Consigne: Filtre la liste ci-dessous en recopiant chaque ligne qui contient le mot « meters ». Tiens compte de la casse.
======== Données à traiter ========
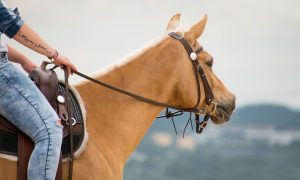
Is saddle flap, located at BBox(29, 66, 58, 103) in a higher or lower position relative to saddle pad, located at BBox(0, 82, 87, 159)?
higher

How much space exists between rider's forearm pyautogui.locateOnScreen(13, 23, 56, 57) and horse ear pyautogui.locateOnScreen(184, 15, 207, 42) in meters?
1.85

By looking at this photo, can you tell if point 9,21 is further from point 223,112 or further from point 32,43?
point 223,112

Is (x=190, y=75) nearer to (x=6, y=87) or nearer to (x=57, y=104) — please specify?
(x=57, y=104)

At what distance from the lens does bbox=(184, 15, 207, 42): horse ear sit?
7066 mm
========
======== Données à traiter ========
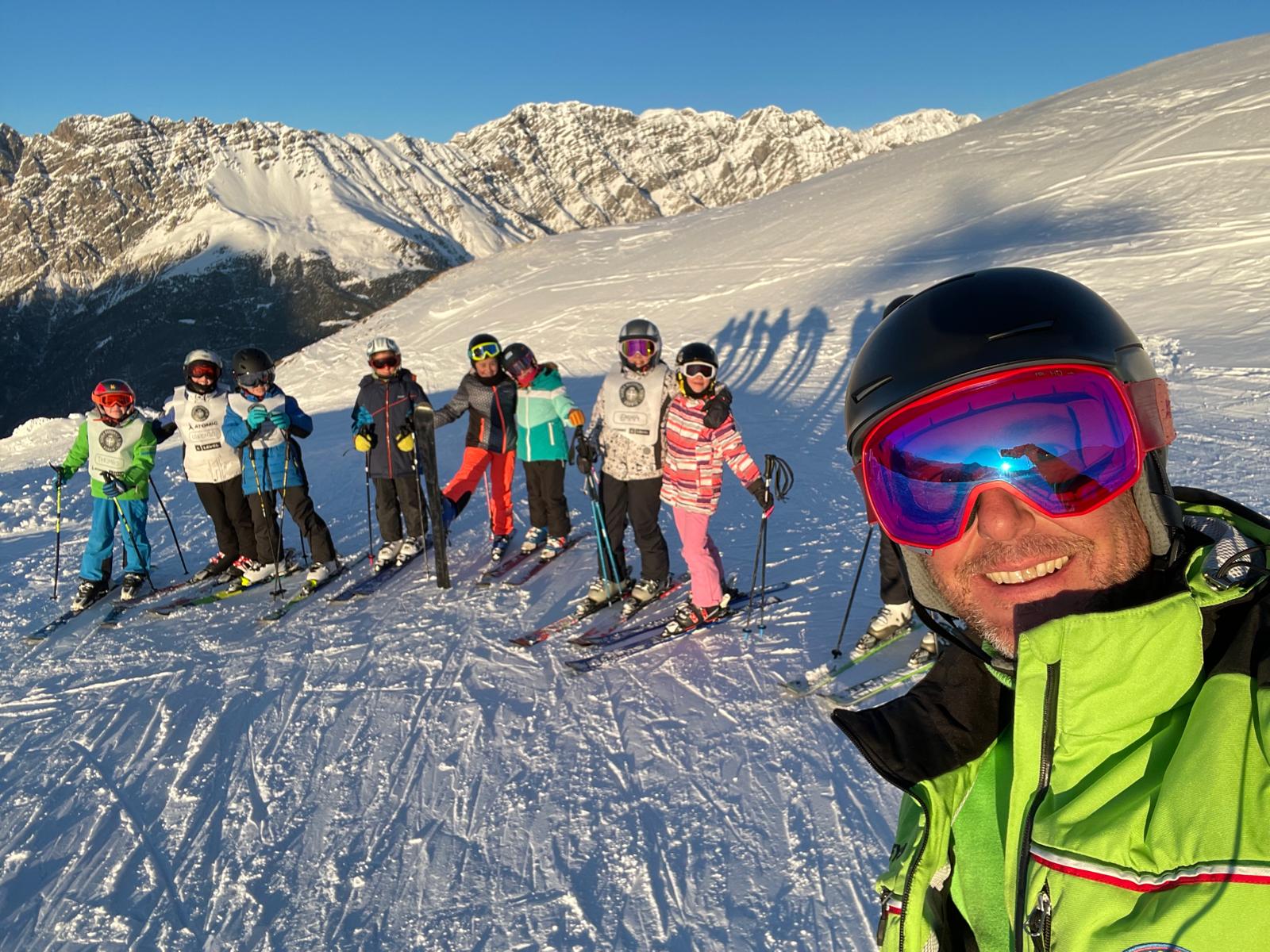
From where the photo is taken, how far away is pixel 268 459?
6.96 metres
========
======== Données à traiter ========
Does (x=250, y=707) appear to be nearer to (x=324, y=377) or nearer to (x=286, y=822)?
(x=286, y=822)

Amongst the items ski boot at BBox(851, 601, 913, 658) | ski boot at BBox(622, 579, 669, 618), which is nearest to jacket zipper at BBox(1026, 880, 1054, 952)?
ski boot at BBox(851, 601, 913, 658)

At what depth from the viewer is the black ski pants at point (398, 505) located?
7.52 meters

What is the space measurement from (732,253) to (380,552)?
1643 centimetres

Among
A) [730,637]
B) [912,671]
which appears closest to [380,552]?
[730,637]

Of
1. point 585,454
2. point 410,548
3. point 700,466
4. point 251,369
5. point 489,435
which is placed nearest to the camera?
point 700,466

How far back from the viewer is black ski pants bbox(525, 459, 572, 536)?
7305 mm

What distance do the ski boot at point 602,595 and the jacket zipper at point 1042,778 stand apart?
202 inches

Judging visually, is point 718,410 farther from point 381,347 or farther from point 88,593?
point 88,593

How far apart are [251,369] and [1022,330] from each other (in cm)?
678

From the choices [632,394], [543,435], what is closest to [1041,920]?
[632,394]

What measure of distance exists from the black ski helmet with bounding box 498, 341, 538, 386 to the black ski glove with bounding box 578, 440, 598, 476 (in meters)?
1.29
========
Réponse:
How much space exists between rider's forearm pyautogui.locateOnScreen(13, 23, 56, 57) and horse ear pyautogui.locateOnScreen(184, 15, 207, 42) in meters?
7.52 meters
What measure of distance exists from the black ski helmet with bounding box 498, 341, 538, 386 to the black ski glove with bounding box 578, 440, 598, 476 (in meters)?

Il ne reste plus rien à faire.